#### REQUIRED TASK:
Rewrite the lines below, from the one containing "Of the following" through the last line, changing "vantage point" to "viewpoint" and leaving everything else as it is.

#### DATA SUPPLIED:

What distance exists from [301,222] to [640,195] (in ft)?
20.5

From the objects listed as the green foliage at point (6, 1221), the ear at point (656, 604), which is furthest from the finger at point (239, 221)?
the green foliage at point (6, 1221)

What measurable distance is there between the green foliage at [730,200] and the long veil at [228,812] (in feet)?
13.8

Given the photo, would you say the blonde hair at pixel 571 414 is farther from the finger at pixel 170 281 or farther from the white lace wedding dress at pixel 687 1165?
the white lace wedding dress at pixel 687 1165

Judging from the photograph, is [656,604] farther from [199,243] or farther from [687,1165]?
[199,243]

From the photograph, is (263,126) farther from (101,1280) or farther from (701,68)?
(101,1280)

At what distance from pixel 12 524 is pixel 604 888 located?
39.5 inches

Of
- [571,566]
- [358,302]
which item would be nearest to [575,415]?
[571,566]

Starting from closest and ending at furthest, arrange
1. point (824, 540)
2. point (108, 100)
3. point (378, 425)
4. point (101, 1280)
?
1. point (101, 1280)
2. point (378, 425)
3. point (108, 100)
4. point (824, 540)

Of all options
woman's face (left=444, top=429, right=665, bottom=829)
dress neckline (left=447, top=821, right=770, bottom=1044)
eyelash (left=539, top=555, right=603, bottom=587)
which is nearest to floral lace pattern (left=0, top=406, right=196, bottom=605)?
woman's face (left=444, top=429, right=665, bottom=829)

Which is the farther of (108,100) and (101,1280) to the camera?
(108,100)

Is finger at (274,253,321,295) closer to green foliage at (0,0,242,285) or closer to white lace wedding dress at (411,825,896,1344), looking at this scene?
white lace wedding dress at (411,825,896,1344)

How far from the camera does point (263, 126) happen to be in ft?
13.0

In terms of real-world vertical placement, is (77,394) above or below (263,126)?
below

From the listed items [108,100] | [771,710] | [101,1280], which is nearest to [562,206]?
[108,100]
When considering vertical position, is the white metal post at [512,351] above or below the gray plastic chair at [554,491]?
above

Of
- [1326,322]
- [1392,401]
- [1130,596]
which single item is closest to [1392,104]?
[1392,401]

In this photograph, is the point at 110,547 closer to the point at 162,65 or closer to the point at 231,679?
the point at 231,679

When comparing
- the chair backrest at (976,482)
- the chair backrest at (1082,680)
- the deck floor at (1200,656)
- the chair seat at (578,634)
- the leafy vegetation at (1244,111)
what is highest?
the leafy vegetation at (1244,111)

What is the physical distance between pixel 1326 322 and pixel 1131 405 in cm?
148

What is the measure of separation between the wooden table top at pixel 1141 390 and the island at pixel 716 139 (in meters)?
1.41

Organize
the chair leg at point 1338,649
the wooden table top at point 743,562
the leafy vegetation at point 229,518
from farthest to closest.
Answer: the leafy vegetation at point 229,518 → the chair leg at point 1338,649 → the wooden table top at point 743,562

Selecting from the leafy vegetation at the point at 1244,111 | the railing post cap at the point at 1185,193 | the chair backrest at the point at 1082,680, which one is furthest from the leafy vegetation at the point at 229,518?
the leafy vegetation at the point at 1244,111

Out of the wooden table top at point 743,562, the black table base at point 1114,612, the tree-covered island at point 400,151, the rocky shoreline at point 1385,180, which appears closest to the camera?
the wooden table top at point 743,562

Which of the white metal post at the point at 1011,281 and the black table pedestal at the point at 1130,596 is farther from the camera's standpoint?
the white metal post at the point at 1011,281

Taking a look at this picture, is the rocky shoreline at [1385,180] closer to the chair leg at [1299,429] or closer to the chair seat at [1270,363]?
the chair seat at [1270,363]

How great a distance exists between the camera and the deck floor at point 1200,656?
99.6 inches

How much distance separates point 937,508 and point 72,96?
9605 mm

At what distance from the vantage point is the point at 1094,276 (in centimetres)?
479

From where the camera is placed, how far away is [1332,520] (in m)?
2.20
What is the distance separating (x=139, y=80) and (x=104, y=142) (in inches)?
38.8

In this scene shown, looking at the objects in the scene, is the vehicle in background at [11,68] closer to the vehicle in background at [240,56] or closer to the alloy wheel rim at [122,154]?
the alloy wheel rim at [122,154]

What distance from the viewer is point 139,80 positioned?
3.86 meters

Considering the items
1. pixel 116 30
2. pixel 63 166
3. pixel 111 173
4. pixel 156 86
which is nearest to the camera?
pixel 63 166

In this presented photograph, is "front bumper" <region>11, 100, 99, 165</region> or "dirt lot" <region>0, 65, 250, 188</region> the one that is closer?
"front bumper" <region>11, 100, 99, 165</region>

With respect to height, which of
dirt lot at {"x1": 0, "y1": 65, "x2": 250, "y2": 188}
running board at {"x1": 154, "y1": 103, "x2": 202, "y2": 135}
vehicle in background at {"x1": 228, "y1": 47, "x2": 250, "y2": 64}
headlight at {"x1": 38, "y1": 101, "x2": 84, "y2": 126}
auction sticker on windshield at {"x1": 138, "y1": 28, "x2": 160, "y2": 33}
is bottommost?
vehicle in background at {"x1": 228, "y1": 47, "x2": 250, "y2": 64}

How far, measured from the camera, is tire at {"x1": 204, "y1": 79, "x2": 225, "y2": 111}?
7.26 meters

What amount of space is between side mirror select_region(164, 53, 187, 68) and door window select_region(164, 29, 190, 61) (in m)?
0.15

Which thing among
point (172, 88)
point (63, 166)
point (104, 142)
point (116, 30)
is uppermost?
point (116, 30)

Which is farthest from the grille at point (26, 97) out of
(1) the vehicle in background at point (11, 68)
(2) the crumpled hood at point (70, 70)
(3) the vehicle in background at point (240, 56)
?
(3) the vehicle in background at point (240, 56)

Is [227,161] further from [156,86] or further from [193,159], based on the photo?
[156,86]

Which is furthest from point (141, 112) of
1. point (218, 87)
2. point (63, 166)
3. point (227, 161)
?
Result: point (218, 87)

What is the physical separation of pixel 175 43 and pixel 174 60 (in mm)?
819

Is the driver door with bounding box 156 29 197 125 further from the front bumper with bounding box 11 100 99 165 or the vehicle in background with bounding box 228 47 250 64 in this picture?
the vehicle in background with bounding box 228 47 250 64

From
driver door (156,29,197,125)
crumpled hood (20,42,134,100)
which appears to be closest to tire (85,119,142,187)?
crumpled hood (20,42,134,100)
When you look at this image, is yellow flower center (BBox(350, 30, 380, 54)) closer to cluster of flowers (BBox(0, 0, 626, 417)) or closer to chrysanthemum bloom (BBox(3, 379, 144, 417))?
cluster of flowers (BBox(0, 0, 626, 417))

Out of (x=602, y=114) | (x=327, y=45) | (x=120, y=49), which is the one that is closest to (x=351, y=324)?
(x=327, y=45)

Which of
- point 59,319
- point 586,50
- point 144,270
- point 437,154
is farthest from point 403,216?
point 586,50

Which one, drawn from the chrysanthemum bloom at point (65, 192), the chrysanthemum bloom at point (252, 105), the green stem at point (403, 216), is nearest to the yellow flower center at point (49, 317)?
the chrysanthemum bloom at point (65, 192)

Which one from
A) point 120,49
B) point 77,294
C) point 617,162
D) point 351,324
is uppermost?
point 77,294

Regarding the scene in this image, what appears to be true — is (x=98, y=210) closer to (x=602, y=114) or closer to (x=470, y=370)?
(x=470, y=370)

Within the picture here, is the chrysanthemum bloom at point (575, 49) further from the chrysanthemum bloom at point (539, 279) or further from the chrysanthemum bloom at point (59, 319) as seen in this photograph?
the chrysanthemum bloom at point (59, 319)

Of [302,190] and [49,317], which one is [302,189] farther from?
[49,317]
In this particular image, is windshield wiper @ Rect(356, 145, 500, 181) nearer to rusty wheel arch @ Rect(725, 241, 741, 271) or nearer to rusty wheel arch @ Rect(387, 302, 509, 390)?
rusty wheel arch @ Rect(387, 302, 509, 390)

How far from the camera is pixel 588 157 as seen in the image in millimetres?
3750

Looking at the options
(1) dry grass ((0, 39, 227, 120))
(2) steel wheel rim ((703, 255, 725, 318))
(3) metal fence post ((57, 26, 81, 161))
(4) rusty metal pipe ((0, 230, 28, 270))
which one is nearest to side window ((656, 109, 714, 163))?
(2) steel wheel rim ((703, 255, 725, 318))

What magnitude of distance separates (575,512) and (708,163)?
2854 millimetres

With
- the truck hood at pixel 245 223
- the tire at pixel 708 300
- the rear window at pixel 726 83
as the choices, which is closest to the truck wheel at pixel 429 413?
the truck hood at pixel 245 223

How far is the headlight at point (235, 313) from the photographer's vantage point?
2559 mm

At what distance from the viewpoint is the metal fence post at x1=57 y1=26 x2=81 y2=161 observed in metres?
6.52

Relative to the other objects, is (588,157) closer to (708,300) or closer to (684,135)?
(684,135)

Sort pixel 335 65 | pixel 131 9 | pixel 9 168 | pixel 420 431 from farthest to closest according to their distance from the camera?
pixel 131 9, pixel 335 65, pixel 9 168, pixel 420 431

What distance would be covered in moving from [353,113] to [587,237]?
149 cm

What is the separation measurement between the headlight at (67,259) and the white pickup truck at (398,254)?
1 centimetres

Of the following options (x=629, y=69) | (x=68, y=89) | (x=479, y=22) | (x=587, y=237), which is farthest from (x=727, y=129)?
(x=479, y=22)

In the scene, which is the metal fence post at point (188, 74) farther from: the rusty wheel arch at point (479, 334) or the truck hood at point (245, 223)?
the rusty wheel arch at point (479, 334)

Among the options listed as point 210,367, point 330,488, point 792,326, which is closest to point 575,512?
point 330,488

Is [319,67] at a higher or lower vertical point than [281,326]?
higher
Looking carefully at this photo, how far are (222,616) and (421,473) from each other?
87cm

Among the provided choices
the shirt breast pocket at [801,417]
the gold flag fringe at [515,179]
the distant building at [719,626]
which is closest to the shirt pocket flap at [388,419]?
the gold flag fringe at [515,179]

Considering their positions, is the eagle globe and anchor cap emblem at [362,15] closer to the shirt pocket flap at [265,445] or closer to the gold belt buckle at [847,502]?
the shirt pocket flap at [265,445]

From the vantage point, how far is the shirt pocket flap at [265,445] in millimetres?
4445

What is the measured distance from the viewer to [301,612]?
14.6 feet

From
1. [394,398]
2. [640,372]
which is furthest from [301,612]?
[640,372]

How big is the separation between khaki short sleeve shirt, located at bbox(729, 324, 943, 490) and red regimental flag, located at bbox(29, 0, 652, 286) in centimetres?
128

#### SOLUTION TO THE PROBLEM:
Of the following options (x=629, y=69) | (x=68, y=89) | (x=479, y=22) | (x=587, y=237), which is farthest from (x=727, y=129)?
(x=479, y=22)

In the scene, which is the metal fence post at point (188, 74) farther from: the rusty wheel arch at point (479, 334) or the truck hood at point (245, 223)?
the rusty wheel arch at point (479, 334)

Among the options listed as point 210,367, point 330,488, point 792,326, which is closest to point 575,512?
point 330,488

Is [319,67] at a higher or lower vertical point than [281,326]?
higher
Looking carefully at this photo, how far are (222,616) and (421,473) from each other?
87cm

Among the provided choices
the shirt breast pocket at [801,417]
the gold flag fringe at [515,179]
the distant building at [719,626]
which is closest to the shirt pocket flap at [388,419]?
the gold flag fringe at [515,179]

Considering their positions, is the eagle globe and anchor cap emblem at [362,15] closer to the shirt pocket flap at [265,445] or closer to the gold belt buckle at [847,502]?
the shirt pocket flap at [265,445]

From the viewpoint, how far is the shirt pocket flap at [265,445] in millimetres?
4445

What is the measured distance from the viewer to [301,612]?
14.6 feet

From
1. [394,398]
2. [640,372]
which is furthest from [301,612]?
[640,372]

How big is the separation between khaki short sleeve shirt, located at bbox(729, 324, 943, 490) and red regimental flag, located at bbox(29, 0, 652, 286) in centimetres?
128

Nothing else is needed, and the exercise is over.